*** Data records ***
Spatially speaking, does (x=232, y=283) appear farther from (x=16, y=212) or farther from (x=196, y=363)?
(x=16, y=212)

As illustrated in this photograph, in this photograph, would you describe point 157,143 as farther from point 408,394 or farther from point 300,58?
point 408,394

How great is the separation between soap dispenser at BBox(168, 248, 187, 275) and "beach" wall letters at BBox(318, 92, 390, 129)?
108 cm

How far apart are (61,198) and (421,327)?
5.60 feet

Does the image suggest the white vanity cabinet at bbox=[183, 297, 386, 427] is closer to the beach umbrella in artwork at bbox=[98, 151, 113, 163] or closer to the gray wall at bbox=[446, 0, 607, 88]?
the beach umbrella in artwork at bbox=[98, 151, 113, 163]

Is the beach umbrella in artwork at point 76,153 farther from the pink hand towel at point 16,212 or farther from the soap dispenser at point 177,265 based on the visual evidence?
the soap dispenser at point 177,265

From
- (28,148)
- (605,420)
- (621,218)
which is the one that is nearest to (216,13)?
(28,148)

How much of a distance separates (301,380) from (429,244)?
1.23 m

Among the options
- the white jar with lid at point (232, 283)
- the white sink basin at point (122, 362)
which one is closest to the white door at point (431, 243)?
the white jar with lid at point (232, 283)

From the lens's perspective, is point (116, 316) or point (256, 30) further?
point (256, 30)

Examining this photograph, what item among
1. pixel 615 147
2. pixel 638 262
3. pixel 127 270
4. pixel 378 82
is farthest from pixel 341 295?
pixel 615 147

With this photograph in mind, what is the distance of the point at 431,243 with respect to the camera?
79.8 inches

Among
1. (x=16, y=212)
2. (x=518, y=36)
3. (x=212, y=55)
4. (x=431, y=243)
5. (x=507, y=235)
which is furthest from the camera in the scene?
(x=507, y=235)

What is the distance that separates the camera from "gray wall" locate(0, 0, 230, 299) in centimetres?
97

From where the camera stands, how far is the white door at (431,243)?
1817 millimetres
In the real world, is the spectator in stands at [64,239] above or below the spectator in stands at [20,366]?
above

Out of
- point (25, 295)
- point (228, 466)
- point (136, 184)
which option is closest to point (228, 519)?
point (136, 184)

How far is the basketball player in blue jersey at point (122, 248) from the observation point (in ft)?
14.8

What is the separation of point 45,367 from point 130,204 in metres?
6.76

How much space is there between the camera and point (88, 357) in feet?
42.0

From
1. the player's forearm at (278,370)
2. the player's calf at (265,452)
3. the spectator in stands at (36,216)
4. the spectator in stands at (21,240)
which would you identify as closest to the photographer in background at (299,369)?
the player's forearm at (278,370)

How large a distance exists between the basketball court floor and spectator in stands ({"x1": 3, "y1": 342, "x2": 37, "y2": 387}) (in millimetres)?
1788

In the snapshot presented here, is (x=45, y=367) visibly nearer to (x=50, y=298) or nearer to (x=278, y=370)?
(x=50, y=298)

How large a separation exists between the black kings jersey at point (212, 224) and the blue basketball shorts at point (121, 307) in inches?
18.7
***
Objective —
Reproduce verbatim the rows above, starting at the line that contains "What is the separation" and continuing through the last line of the rows.

The completed task —
What is the separation of point 45,367 from point 130,204 in metres?
6.76

How much space is there between the camera and point (88, 357) in feet?
42.0

From
1. the player's forearm at (278,370)
2. the player's calf at (265,452)
3. the spectator in stands at (36,216)
4. the spectator in stands at (21,240)
which would you identify as closest to the photographer in background at (299,369)?
the player's forearm at (278,370)

How large a distance exists between the basketball court floor and spectator in stands ({"x1": 3, "y1": 342, "x2": 37, "y2": 387}) (in millimetres)?
1788

In the snapshot presented here, is (x=45, y=367) visibly nearer to (x=50, y=298) or nearer to (x=278, y=370)?
(x=50, y=298)

How large a separation exists between the black kings jersey at point (212, 224) and the blue basketball shorts at point (121, 307) in inches?
18.7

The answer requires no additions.